Spike Lee’s OLDBOY is a remake of the 2003 South Korean cult film of the same name. Lee creates an intense mystery thriller filled with sex and violence and lots of afflictive emotional states for its characters. Some may judge the film as just another action flick with a motive to make money; what my film professor used to refer to as a junk food movie. But OLDBOY is no junk food movie. It may seem tasteless on the surface, but the flavor runs deep.

The story begins when drunken advertising executive Joe Doucett, expertly portrayed by Josh Brolin, hits on a big client’s girlfriend and loses the deal he just closed. Joe continues his bender, ends up being knocked out and wakes up in a hotel room with no way out. His captors keep him alive by pushing food under the door and we watch him transform into a vengeful killer as he spends 20 years in the room before he is released.

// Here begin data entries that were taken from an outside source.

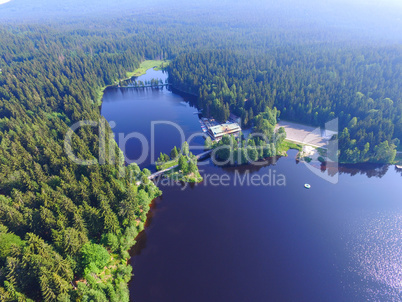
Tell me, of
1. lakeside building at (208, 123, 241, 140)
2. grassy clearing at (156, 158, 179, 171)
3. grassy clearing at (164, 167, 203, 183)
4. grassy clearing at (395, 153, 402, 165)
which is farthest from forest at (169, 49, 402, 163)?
grassy clearing at (164, 167, 203, 183)

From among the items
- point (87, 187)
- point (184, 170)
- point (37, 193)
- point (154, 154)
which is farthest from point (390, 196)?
point (37, 193)

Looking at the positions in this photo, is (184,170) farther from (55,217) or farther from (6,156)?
(6,156)

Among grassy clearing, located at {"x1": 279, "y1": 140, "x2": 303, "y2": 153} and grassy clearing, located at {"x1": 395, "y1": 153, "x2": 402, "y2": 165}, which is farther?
grassy clearing, located at {"x1": 279, "y1": 140, "x2": 303, "y2": 153}

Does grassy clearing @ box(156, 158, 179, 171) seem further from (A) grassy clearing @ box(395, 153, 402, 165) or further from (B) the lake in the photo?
(A) grassy clearing @ box(395, 153, 402, 165)

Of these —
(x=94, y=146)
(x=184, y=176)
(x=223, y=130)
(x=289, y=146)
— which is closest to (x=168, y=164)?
(x=184, y=176)

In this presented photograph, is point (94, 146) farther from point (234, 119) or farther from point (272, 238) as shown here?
point (234, 119)

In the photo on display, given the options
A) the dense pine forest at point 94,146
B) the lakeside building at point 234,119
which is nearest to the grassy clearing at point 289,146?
the dense pine forest at point 94,146
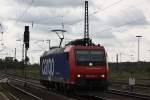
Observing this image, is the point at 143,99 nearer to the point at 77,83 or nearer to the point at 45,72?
the point at 77,83

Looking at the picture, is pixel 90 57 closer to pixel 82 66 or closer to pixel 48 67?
pixel 82 66

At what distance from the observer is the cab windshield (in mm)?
31062

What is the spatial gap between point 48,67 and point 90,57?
8402 millimetres

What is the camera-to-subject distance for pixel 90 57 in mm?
31359

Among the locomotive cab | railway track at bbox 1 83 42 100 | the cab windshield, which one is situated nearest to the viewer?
railway track at bbox 1 83 42 100

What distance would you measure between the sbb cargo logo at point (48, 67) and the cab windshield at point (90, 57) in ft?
18.0

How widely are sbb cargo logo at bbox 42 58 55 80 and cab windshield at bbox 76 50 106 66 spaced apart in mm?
5476

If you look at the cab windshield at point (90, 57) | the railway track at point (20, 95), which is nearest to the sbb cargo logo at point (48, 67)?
the railway track at point (20, 95)

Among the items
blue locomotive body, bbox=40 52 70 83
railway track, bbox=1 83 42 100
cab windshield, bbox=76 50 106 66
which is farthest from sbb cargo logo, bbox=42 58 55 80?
cab windshield, bbox=76 50 106 66

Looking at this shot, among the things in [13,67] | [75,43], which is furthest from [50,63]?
[13,67]

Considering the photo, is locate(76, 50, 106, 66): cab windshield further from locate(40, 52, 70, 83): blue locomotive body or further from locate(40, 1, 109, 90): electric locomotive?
locate(40, 52, 70, 83): blue locomotive body

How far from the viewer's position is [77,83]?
29922 mm

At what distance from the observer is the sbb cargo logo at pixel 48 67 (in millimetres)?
37019

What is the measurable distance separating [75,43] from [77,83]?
12.4 ft
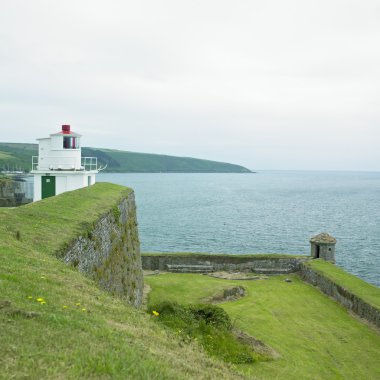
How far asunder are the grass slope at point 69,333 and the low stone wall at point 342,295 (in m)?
16.3

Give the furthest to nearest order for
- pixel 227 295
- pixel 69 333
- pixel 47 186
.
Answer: pixel 47 186, pixel 227 295, pixel 69 333

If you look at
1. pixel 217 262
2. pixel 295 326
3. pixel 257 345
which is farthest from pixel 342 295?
pixel 217 262

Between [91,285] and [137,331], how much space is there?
3.07 metres

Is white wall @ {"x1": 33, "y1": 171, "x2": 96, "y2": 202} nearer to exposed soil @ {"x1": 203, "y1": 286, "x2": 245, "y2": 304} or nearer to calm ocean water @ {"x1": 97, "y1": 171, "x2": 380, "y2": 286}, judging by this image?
exposed soil @ {"x1": 203, "y1": 286, "x2": 245, "y2": 304}

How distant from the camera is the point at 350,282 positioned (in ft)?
89.2

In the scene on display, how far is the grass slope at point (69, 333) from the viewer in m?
6.18

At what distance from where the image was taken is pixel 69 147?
30141mm

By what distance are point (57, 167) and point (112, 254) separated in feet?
42.0

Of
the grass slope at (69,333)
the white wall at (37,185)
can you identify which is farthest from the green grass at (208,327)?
the white wall at (37,185)

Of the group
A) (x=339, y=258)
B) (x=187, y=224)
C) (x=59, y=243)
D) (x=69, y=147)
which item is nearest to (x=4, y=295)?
(x=59, y=243)

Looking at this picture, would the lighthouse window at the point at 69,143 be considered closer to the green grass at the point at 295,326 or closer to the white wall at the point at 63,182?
the white wall at the point at 63,182

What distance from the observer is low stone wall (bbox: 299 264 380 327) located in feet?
74.3

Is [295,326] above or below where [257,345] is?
below

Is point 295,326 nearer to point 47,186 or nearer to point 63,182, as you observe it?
point 63,182
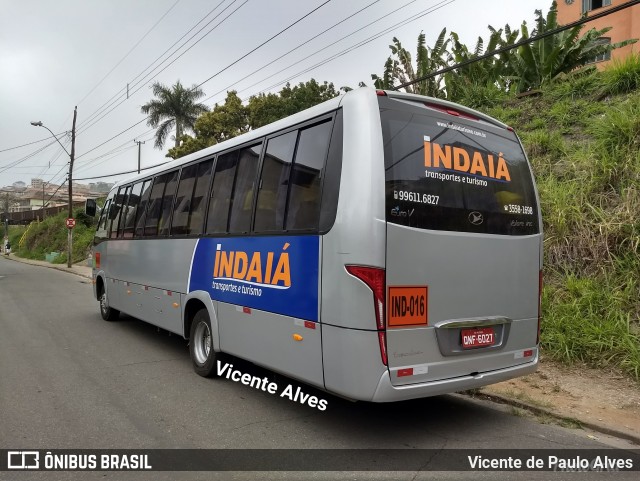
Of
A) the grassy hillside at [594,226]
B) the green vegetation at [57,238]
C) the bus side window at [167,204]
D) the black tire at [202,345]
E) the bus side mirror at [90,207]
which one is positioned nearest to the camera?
the black tire at [202,345]

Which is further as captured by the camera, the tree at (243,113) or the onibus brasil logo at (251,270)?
the tree at (243,113)

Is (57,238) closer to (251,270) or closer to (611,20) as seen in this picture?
(611,20)

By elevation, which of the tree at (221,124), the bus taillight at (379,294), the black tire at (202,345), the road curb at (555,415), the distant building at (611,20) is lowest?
the road curb at (555,415)

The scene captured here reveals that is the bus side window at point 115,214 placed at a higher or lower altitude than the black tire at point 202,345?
higher

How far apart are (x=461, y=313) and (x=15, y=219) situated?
82.4 meters

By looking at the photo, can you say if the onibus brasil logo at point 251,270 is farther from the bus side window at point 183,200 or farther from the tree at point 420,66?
the tree at point 420,66

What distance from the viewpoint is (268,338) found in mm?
4977

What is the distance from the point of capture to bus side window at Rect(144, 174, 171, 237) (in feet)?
26.6

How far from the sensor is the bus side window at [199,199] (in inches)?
261

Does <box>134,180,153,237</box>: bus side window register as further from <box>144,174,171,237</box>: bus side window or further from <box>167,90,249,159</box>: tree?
<box>167,90,249,159</box>: tree

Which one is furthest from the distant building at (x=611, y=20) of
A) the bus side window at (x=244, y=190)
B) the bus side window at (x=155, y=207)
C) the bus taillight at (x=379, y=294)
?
the bus taillight at (x=379, y=294)

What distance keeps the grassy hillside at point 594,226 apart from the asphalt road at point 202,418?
6.62ft

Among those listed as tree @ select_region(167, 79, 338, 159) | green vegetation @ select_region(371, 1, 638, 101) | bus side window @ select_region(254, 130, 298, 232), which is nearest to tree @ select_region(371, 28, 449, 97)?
green vegetation @ select_region(371, 1, 638, 101)

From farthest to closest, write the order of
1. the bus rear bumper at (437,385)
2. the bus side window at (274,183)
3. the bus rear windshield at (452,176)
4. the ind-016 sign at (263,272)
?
the bus side window at (274,183) → the ind-016 sign at (263,272) → the bus rear windshield at (452,176) → the bus rear bumper at (437,385)
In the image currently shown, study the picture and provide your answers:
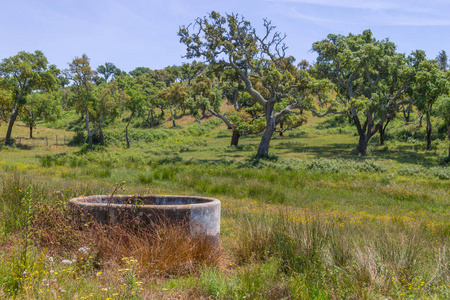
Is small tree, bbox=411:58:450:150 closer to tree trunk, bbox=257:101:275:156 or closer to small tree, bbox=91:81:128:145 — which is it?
tree trunk, bbox=257:101:275:156

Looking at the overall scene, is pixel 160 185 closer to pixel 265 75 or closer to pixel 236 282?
pixel 236 282

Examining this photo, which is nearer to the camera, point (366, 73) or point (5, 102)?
point (366, 73)

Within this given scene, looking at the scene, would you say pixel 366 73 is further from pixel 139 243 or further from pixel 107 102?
pixel 139 243

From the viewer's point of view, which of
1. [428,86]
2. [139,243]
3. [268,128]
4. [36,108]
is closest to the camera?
[139,243]

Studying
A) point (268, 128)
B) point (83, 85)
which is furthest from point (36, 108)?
point (268, 128)

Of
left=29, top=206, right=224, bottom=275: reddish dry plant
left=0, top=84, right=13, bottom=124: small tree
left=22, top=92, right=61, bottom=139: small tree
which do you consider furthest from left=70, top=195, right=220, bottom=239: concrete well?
left=22, top=92, right=61, bottom=139: small tree

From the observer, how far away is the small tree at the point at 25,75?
141 ft

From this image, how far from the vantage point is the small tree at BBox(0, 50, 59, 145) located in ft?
141

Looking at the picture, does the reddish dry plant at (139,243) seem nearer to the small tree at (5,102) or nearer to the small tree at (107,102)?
the small tree at (107,102)

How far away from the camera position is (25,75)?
44.0 metres

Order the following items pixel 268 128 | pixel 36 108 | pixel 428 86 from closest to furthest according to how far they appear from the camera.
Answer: pixel 428 86 → pixel 268 128 → pixel 36 108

Out from his prison he almost immediately meets compassionate Marie Sebastian, played beautifully by Elizabeth Olsen, who allows us to fall in love with Marie from the get go. I’m not going to say much more about the plot, you have to watch the film to see what happens. It is full of twists and turns and worth paying attention to.

Packed with motives for revenge the story plays out powerful messages. It tells us how brutal the impact of our words can be. Something carelessly spoken can come back to haunt us big time. The film tells us about judging others. We’re quick to develop our arrogant opinions about the actions of others, but if we take time to look we can see that given the same circumstances, the exact thoughts and beliefs, we would do just what the other person does. The story speaks of anger and what indulging anger can do, how we build worlds around anger and go to war destroying ourselves, and others around us.

This movie is definitely worth seeing. It is violent for sure. I had to cover my eyes a few times to reduce the impact of the gore. But it is well shot using expressionist technique, cast with precision and powerfully thought provoking. It doesn’t let us off the hook for unkindness, we are locked up for that, but compassion has a different outcome. For opening our hearts we get what we yearn for, that wish fulfilling gem.